[Dataset entries]
▶
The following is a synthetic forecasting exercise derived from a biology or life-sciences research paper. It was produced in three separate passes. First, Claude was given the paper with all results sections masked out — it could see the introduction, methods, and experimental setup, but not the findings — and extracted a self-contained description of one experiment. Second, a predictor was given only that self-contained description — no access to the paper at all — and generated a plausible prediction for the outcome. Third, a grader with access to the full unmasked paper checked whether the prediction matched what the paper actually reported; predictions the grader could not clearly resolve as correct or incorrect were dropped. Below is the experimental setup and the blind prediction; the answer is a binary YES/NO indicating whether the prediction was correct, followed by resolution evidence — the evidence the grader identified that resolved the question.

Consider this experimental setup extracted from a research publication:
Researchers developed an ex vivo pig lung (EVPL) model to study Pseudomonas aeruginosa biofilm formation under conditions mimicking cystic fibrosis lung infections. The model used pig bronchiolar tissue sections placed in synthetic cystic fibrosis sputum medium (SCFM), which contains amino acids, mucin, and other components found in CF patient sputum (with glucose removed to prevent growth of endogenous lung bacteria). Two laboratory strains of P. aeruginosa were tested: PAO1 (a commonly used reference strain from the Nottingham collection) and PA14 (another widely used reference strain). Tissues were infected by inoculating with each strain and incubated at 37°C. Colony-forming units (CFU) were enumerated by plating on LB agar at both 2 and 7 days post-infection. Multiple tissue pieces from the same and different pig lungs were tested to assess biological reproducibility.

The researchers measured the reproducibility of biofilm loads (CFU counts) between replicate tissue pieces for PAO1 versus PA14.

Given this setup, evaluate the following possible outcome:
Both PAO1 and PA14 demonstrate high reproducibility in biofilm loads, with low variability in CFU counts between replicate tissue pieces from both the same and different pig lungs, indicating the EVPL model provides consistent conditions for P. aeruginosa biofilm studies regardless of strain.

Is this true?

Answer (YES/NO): NO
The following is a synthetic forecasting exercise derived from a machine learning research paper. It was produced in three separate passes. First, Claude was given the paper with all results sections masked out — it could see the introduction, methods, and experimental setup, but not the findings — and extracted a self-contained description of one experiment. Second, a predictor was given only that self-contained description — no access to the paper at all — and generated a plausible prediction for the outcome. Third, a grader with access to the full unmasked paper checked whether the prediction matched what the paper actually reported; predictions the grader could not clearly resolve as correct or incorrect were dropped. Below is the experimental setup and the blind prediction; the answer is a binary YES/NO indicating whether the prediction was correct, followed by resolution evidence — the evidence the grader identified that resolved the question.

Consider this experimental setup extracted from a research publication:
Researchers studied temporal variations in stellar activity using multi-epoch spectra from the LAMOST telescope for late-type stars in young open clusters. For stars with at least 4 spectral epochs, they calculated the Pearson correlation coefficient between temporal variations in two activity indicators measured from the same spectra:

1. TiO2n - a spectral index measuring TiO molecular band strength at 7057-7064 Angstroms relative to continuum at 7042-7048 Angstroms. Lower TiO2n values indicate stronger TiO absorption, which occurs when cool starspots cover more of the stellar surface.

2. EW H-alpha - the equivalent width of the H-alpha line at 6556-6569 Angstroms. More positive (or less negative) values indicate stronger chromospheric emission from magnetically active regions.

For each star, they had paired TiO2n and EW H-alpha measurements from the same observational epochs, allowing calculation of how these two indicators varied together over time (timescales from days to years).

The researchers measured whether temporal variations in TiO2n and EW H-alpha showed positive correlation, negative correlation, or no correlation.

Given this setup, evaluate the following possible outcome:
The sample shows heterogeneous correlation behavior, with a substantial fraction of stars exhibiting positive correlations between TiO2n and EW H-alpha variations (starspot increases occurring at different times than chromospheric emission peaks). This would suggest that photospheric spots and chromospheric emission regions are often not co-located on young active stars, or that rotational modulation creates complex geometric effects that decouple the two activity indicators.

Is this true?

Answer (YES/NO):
◀
Please set down each entry again, word for word.

The following is a synthetic forecasting exercise derived from a biology or life-sciences research paper. It was produced in three separate passes. First, Claude was given the paper with all results sections masked out — it could see the introduction, methods, and experimental setup, but not the findings — and extracted a self-contained description of one experiment. Second, a predictor was given only that self-contained description — no access to the paper at all — and generated a plausible prediction for the outcome. Third, a grader with access to the full unmasked paper checked whether the prediction matched what the paper actually reported; predictions the grader could not clearly resolve as correct or incorrect were dropped. Below is the experimental setup and the blind prediction; the answer is a binary YES/NO indicating whether the prediction was correct, followed by resolution evidence — the evidence the grader identified that resolved the question.

Consider this experimental setup extracted from a research publication:
Researchers developed an ex vivo pig lung (EVPL) model to study Pseudomonas aeruginosa biofilm formation under conditions mimicking cystic fibrosis lung infections. The model used pig bronchiolar tissue sections placed in synthetic cystic fibrosis sputum medium (SCFM), which contains amino acids, mucin, and other components found in CF patient sputum (with glucose removed to prevent growth of endogenous lung bacteria). Two laboratory strains of P. aeruginosa were tested: PAO1 (a commonly used reference strain from the Nottingham collection) and PA14 (another widely used reference strain). Tissues were infected by inoculating with each strain and incubated at 37°C. Colony-forming units (CFU) were enumerated by plating on LB agar at both 2 and 7 days post-infection. Multiple tissue pieces from the same and different pig lungs were tested to assess biological reproducibility.

The researchers measured the reproducibility of biofilm loads (CFU counts) between replicate tissue pieces for PAO1 versus PA14.

Given this setup, evaluate the following possible outcome:
Both PAO1 and PA14 demonstrate high reproducibility in biofilm loads, with low variability in CFU counts between replicate tissue pieces from both the same and different pig lungs, indicating the EVPL model provides consistent conditions for P. aeruginosa biofilm studies regardless of strain.

Is this true?

Answer (YES/NO): NO
The following is a synthetic forecasting exercise derived from a machine learning research paper. It was produced in three separate passes. First, Claude was given the paper with all results sections masked out — it could see the introduction, methods, and experimental setup, but not the findings — and extracted a self-contained description of one experiment. Second, a predictor was given only that self-contained description — no access to the paper at all — and generated a plausible prediction for the outcome. Third, a grader with access to the full unmasked paper checked whether the prediction matched what the paper actually reported; predictions the grader could not clearly resolve as correct or incorrect were dropped. Below is the experimental setup and the blind prediction; the answer is a binary YES/NO indicating whether the prediction was correct, followed by resolution evidence — the evidence the grader identified that resolved the question.

Consider this experimental setup extracted from a research publication:
Researchers studied temporal variations in stellar activity using multi-epoch spectra from the LAMOST telescope for late-type stars in young open clusters. For stars with at least 4 spectral epochs, they calculated the Pearson correlation coefficient between temporal variations in two activity indicators measured from the same spectra:

1. TiO2n - a spectral index measuring TiO molecular band strength at 7057-7064 Angstroms relative to continuum at 7042-7048 Angstroms. Lower TiO2n values indicate stronger TiO absorption, which occurs when cool starspots cover more of the stellar surface.

2. EW H-alpha - the equivalent width of the H-alpha line at 6556-6569 Angstroms. More positive (or less negative) values indicate stronger chromospheric emission from magnetically active regions.

For each star, they had paired TiO2n and EW H-alpha measurements from the same observational epochs, allowing calculation of how these two indicators varied together over time (timescales from days to years).

The researchers measured whether temporal variations in TiO2n and EW H-alpha showed positive correlation, negative correlation, or no correlation.

Given this setup, evaluate the following possible outcome:
The sample shows heterogeneous correlation behavior, with a substantial fraction of stars exhibiting positive correlations between TiO2n and EW H-alpha variations (starspot increases occurring at different times than chromospheric emission peaks). This would suggest that photospheric spots and chromospheric emission regions are often not co-located on young active stars, or that rotational modulation creates complex geometric effects that decouple the two activity indicators.

Is this true?

Answer (YES/NO):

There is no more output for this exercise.